The majority of the remaining six races should favour the Mercedes but Hamilton was taking nothing for granted. Assessing the forthcoming grands prix he believed Ferrari would remain strong. “We have Malaysia, where I think we should be OK,” he said. “Then we have Japan, high downforce circuit; could be close, it definitely won’t be our strongest. Austin, I think we’ll be fine. I think Brazil would be a place where Ferrari will be particularly strong. Honestly, I think it’s going to be very close in the next races. It’s hard to predict. When you go to Mexico, you put your maximum downforce on but because it’s so high there’s little drag and maybe the cars that have a little bit more downforce might just have the edge on us.”

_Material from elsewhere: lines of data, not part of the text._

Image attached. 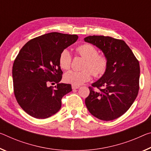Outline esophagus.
<instances>
[{"instance_id":"esophagus-1","label":"esophagus","mask_w":151,"mask_h":151,"mask_svg":"<svg viewBox=\"0 0 151 151\" xmlns=\"http://www.w3.org/2000/svg\"><path fill=\"white\" fill-rule=\"evenodd\" d=\"M79 87H80L79 85H72V88H73V89H76V88H78Z\"/></svg>"}]
</instances>
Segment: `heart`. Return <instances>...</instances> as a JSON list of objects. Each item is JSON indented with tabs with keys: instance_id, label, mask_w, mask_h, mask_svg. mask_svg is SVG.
I'll list each match as a JSON object with an SVG mask.
<instances>
[{
	"instance_id": "b5f03b06",
	"label": "heart",
	"mask_w": 151,
	"mask_h": 151,
	"mask_svg": "<svg viewBox=\"0 0 151 151\" xmlns=\"http://www.w3.org/2000/svg\"><path fill=\"white\" fill-rule=\"evenodd\" d=\"M76 51L86 60L83 71L69 70L64 74V80L67 83L80 85L91 79L92 75L95 77H101L106 73L108 66V61L106 56H99L98 50L93 45L88 44L81 45ZM71 54L67 49L63 50L59 56V64L64 70L70 68ZM92 72L91 73L90 71Z\"/></svg>"
}]
</instances>
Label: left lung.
Here are the masks:
<instances>
[{"label": "left lung", "instance_id": "1", "mask_svg": "<svg viewBox=\"0 0 151 151\" xmlns=\"http://www.w3.org/2000/svg\"><path fill=\"white\" fill-rule=\"evenodd\" d=\"M84 40L101 50L108 61L106 73L88 87L85 105L95 118L113 120L125 114L137 97L139 62L123 40L103 35H90Z\"/></svg>", "mask_w": 151, "mask_h": 151}]
</instances>
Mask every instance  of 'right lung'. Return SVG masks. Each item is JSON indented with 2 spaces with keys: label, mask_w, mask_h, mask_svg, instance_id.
I'll return each mask as SVG.
<instances>
[{
  "label": "right lung",
  "mask_w": 151,
  "mask_h": 151,
  "mask_svg": "<svg viewBox=\"0 0 151 151\" xmlns=\"http://www.w3.org/2000/svg\"><path fill=\"white\" fill-rule=\"evenodd\" d=\"M78 35L52 32L33 38L24 45L14 61L15 96L26 113L37 119L53 116L61 108V99L70 92V84L60 83L63 71L61 52L78 40ZM57 85L54 88L50 84Z\"/></svg>",
  "instance_id": "right-lung-1"
}]
</instances>
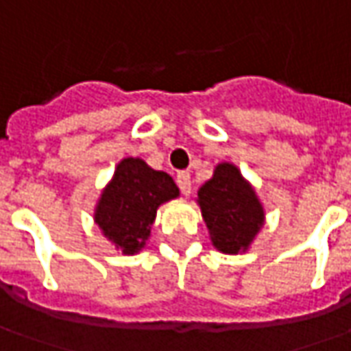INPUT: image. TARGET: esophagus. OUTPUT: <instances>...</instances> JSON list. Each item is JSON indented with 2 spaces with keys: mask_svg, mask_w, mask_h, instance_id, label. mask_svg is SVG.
<instances>
[{
  "mask_svg": "<svg viewBox=\"0 0 351 351\" xmlns=\"http://www.w3.org/2000/svg\"><path fill=\"white\" fill-rule=\"evenodd\" d=\"M176 184L180 188V192L188 196L190 194V190H192V182H190V173L188 171H180L178 175H176Z\"/></svg>",
  "mask_w": 351,
  "mask_h": 351,
  "instance_id": "esophagus-1",
  "label": "esophagus"
}]
</instances>
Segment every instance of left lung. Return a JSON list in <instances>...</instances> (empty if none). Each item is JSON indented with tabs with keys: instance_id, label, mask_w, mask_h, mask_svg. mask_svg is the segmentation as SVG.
<instances>
[{
	"instance_id": "left-lung-1",
	"label": "left lung",
	"mask_w": 351,
	"mask_h": 351,
	"mask_svg": "<svg viewBox=\"0 0 351 351\" xmlns=\"http://www.w3.org/2000/svg\"><path fill=\"white\" fill-rule=\"evenodd\" d=\"M202 217L212 245L225 254L247 252L264 225V208L254 188L233 163H219L198 190Z\"/></svg>"
}]
</instances>
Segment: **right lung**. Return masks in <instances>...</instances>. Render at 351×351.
Returning a JSON list of instances; mask_svg holds the SVG:
<instances>
[{
  "label": "right lung",
  "instance_id": "right-lung-1",
  "mask_svg": "<svg viewBox=\"0 0 351 351\" xmlns=\"http://www.w3.org/2000/svg\"><path fill=\"white\" fill-rule=\"evenodd\" d=\"M175 198L178 186L171 176L143 159L128 157L116 165L112 180L97 202L95 223L122 254H136L149 239L157 208Z\"/></svg>",
  "mask_w": 351,
  "mask_h": 351
}]
</instances>
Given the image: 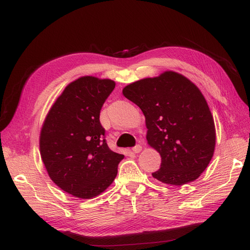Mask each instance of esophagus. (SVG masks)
Listing matches in <instances>:
<instances>
[{"label": "esophagus", "mask_w": 250, "mask_h": 250, "mask_svg": "<svg viewBox=\"0 0 250 250\" xmlns=\"http://www.w3.org/2000/svg\"><path fill=\"white\" fill-rule=\"evenodd\" d=\"M132 150H133V152H134V153H139L142 151V146H141V145H136V146L133 148Z\"/></svg>", "instance_id": "1"}]
</instances>
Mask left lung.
I'll use <instances>...</instances> for the list:
<instances>
[{
    "label": "left lung",
    "mask_w": 250,
    "mask_h": 250,
    "mask_svg": "<svg viewBox=\"0 0 250 250\" xmlns=\"http://www.w3.org/2000/svg\"><path fill=\"white\" fill-rule=\"evenodd\" d=\"M123 94L142 109L148 145L162 158L153 178L170 185L199 178L213 158L216 132L198 87L184 75L168 70L126 85Z\"/></svg>",
    "instance_id": "1"
}]
</instances>
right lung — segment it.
I'll return each mask as SVG.
<instances>
[{
	"label": "right lung",
	"instance_id": "1",
	"mask_svg": "<svg viewBox=\"0 0 250 250\" xmlns=\"http://www.w3.org/2000/svg\"><path fill=\"white\" fill-rule=\"evenodd\" d=\"M115 85L113 80L91 75L77 79L56 99L42 124L39 149L48 175L77 198L103 193L125 158L108 148L99 119Z\"/></svg>",
	"mask_w": 250,
	"mask_h": 250
}]
</instances>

The win takes Hamilton to 60 grand prix victories. Only Michael Schumacher has more, with 91, although he stressed beating the German’s record was not his priority. “I’m loving driving more than ever,” he said. “I feel like I am driving better than ever, and I feel the most whole as a driver that I have ever been which is a great feeling.
“Who knows if we are going to get anywhere near Michael Schumacher’s record of seven championships? I don’t have a desire to chase that, but records are there to be broken so at some stage someone will break them. Whether it is me, I can’t tell you.”